PROMPT:
Select every line of the entries below that contains the string "back". Match case exactly.

┏━━

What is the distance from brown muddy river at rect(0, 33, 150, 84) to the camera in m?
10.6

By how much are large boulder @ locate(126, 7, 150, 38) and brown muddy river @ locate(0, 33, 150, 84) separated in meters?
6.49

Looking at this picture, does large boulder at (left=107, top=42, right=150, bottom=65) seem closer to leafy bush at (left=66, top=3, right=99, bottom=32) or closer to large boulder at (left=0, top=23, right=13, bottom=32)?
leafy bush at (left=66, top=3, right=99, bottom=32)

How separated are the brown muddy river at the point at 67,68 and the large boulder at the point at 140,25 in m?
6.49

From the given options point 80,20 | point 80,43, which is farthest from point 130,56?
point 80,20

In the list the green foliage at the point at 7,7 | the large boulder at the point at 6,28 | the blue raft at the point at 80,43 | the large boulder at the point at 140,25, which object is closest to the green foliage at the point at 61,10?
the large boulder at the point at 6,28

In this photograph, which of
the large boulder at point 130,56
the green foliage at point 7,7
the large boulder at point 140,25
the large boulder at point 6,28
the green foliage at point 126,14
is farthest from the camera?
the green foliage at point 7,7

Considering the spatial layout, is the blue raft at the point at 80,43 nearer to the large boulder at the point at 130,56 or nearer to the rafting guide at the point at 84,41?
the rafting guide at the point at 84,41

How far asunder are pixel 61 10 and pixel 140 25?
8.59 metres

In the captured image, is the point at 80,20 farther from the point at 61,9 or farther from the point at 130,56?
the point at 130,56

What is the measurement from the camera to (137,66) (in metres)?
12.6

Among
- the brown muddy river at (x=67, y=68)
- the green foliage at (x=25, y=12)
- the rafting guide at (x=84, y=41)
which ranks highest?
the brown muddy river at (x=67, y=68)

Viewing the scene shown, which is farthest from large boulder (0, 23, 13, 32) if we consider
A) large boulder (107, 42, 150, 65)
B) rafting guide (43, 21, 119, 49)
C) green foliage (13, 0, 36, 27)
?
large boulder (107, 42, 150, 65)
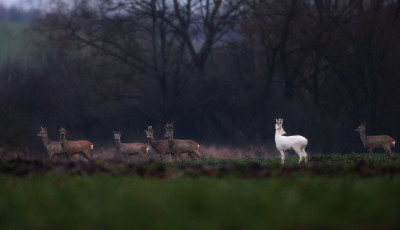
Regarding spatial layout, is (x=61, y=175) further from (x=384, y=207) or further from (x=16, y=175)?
(x=384, y=207)

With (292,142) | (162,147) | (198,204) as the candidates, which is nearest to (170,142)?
(162,147)

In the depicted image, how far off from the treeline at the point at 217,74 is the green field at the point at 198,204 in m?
25.1

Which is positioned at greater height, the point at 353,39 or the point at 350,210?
the point at 353,39

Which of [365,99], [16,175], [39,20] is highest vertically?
[39,20]

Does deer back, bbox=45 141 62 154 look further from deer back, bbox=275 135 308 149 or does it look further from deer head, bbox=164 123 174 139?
deer back, bbox=275 135 308 149

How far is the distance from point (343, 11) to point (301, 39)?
325cm

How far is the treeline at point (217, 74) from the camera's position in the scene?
114 ft

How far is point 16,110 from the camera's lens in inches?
1141

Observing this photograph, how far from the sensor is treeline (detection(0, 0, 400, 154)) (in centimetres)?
3472

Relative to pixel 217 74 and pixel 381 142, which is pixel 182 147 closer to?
pixel 381 142

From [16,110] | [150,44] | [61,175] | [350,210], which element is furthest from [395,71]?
[350,210]

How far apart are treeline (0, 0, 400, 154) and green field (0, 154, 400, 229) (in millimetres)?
25062

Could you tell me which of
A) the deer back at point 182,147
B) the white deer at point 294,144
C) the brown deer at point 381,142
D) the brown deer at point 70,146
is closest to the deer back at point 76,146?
the brown deer at point 70,146

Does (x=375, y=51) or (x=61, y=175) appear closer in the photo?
(x=61, y=175)
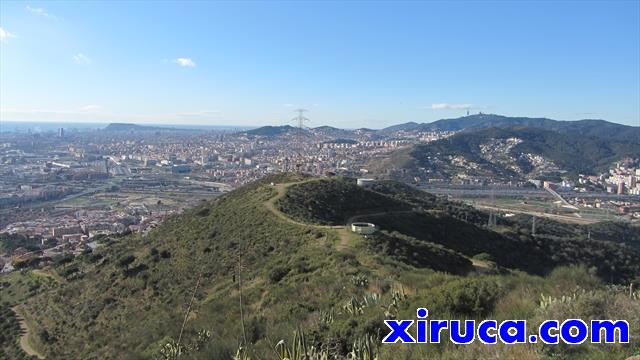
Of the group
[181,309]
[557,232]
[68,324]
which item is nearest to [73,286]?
[68,324]

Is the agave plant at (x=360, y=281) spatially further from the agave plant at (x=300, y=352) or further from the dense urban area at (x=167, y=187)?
the dense urban area at (x=167, y=187)

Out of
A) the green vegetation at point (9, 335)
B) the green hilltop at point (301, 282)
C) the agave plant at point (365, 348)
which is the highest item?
the agave plant at point (365, 348)

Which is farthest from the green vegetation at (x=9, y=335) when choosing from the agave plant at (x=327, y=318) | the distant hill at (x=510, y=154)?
the distant hill at (x=510, y=154)

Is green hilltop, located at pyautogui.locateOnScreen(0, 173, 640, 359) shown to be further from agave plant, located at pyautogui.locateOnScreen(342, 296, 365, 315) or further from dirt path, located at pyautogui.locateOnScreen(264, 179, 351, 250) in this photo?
dirt path, located at pyautogui.locateOnScreen(264, 179, 351, 250)

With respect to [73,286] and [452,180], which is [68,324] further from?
[452,180]

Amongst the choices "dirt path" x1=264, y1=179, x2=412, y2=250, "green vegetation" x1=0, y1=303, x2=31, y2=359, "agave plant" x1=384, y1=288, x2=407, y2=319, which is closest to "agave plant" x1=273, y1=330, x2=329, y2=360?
"agave plant" x1=384, y1=288, x2=407, y2=319
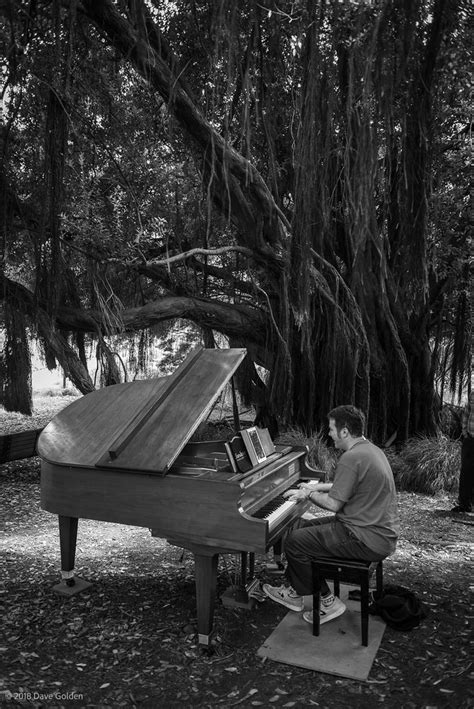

┗━━

THE OUTPUT:
Does deer back, bbox=45 141 62 154 look further from deer back, bbox=275 135 308 149 or does it look further from deer head, bbox=164 123 174 139?
deer back, bbox=275 135 308 149
A) the deer back at point 182,147
is closest to the deer back at point 76,146?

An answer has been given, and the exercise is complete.